Fransız CK’da yaş farkını dikkate alan ve buna göre bir cezalandırma sistemi benimseyen bir hüküm olmamakla birlikte, çocukların cinsel istismarını öngören 227-25. madde hükmü on beş yaşından küçüğün, bir büyük tarafından şiddet, zorlama, tehdit, hile olmaksızın cinsel yönden istismara uğramasını suç saymıştır. Aynı yönde Fr. CK. m. 227-27’de on beş on sekiz yaş aralığında bulunan bir küçüğün bir yetişkin tarafından şiddet, zorlama, tehdit hile olmaksızn cinsel yönden istismara uğramasını suç saymıştır. Bu hükümlere göre suçun faili ancak bir yetişkin olabilecek, mağdur da ancak belirtilen yaş gruplarındaki çocuklar olabilecektir. Kanunun lafzı değerlendirildiğinde çocukların birbirlerine karşı cinsel istismar eylemi gerçekleştirmesinin mümkün olmadığı sonucuna ulaşılacaktır.” (Memiş Kartal, Pınar . Türk Ceza Hukukunda Çocukların Cinsel İstismarı, DER Yayınları, İstanbul (2014), sh. 159-160)

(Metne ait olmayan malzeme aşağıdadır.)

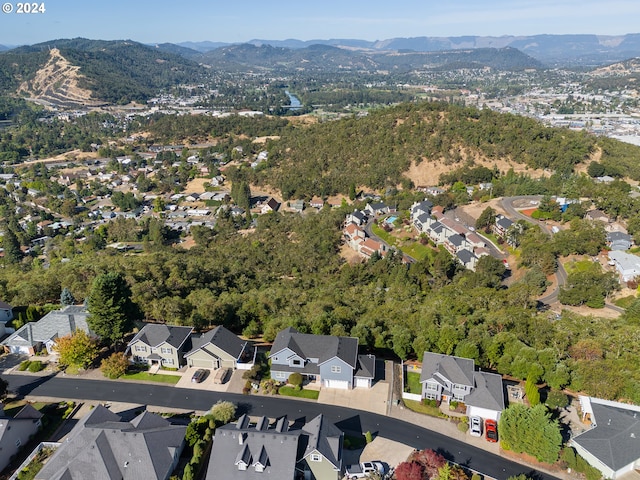 birds eye view of property featuring a residential view and a mountain view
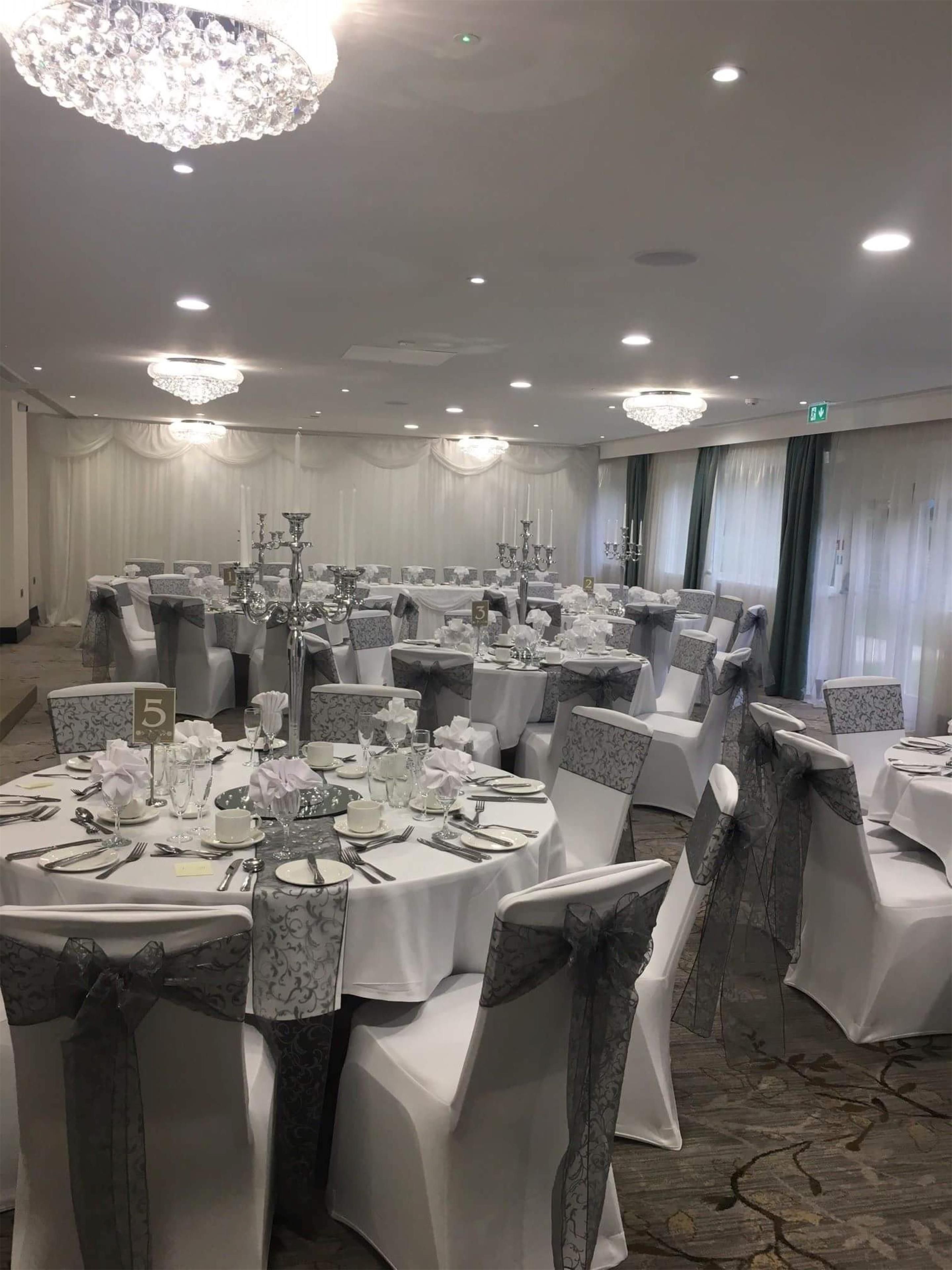 A banquet hall with round tables, white tablecloths, and grey chairs.
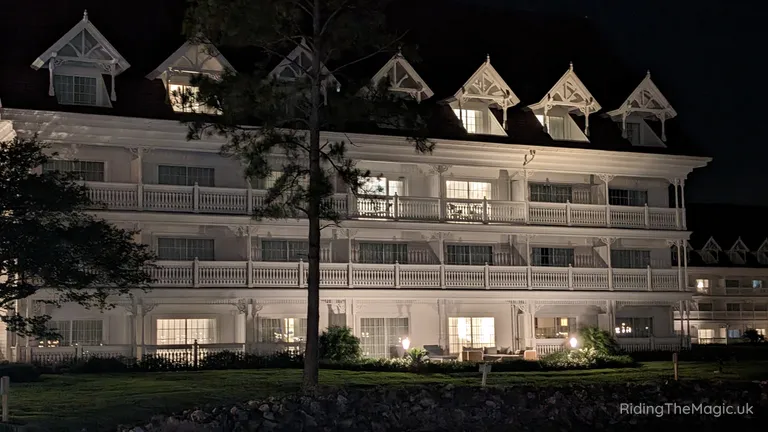 Illuminated multi-storey building with white balconies and decorative gabled roof windows at night.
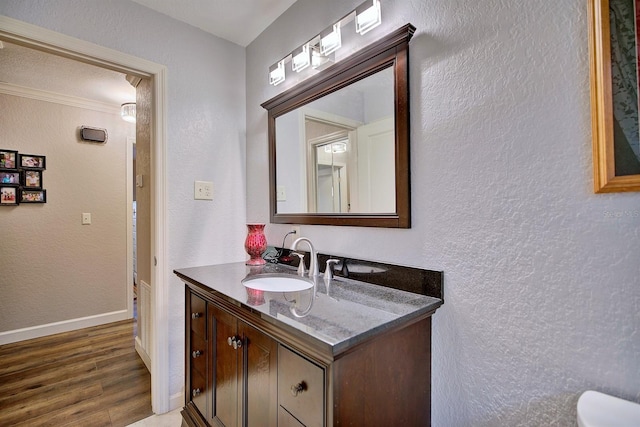 bathroom with hardwood / wood-style flooring and vanity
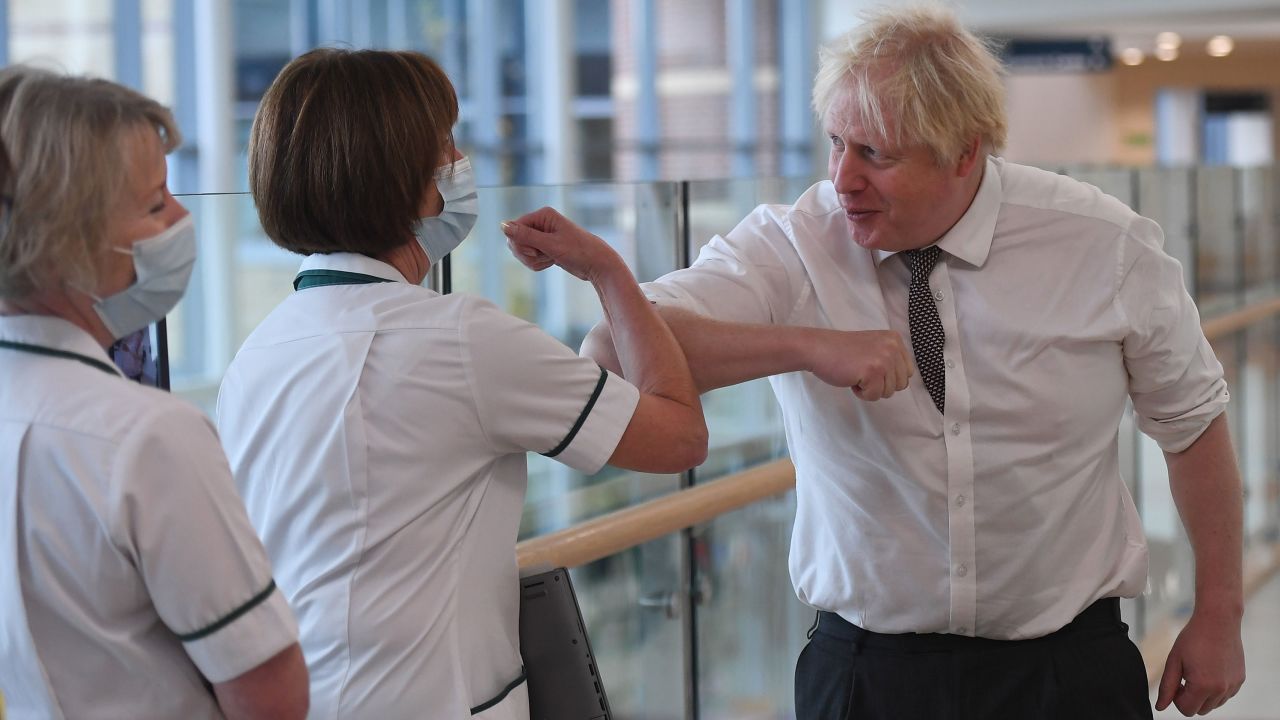 Boris Johnson visits a hospital during the 2021 pandemic. The investigation could embarrass the former prime minister. 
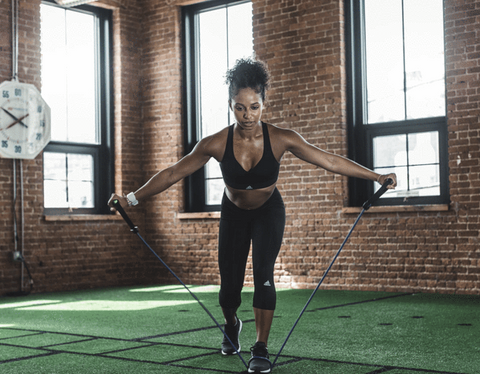 Woman with Resistance Bands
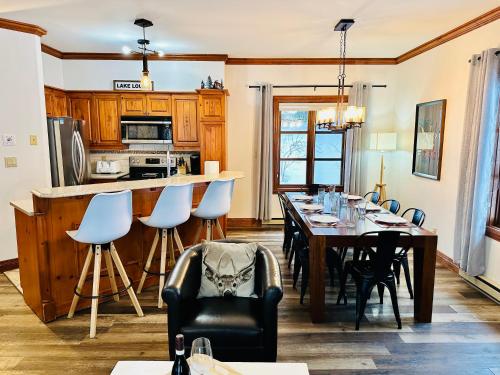 a dining room with a table and a kitchen at Le Plateau by Tremblant Vacations in Mont-Tremblant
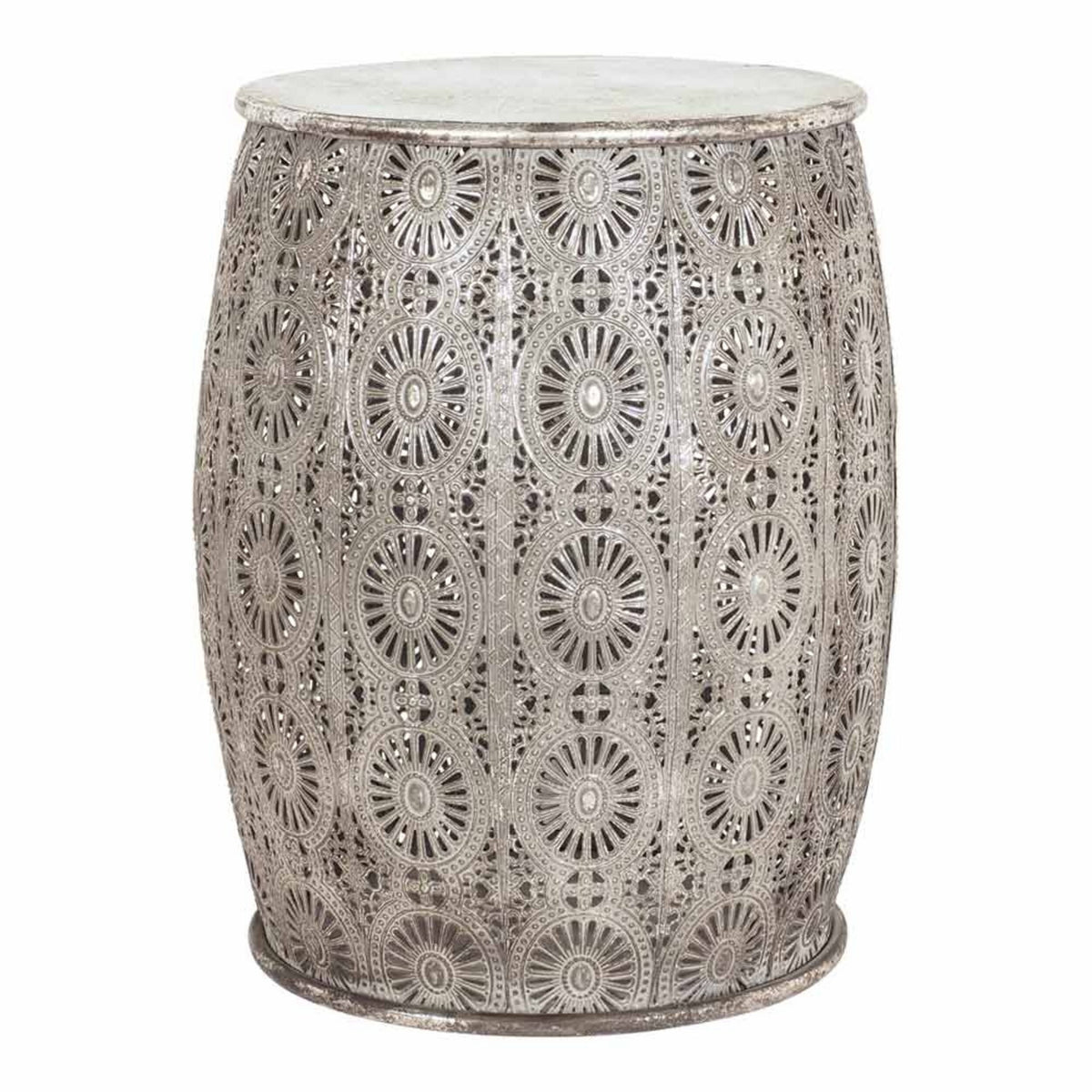 The Surat Metal Stool (34.5x34.5x41.5cm) is a polished antique silver drum-shaped stool adorned with circular floral patterns.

Bu açıklamalar ışığında, 13-15 yaş aralığında bulunduğu zamanda mağdure ile rızasıyla cinsel ilişkiye giren ve 14-17 yaş aralığında bulunan suça sürüklenen çocuk …, mağdureye karşı herhangi bir istismarda bulunmamış olması, mağdure hakkında dava bile açılmazken suça sürüklenen çocuk … hakkında 5 yıl 6 ay hapis cezasına hükmedilmesi, hem TCK’nın 103. maddesinin düzenleniş amacı ile karşılaştırmalı hukuka, hem de ceza hukukunun genel ilkeleri ile bu kapsamda eşitlik ilkesine, hak ve adalet duygusuna aykırı bulduğundan,
Suça sürüklenen çocuk hakkında eyleminin cinsel istismar niteliğinde olmadığından beraatine, kabule göre eksik araştırma nedeniyle bozulmasına karar verilmesi gerektiği düşünceyle sayın çoğunluğun görüşüne katılmıyorum.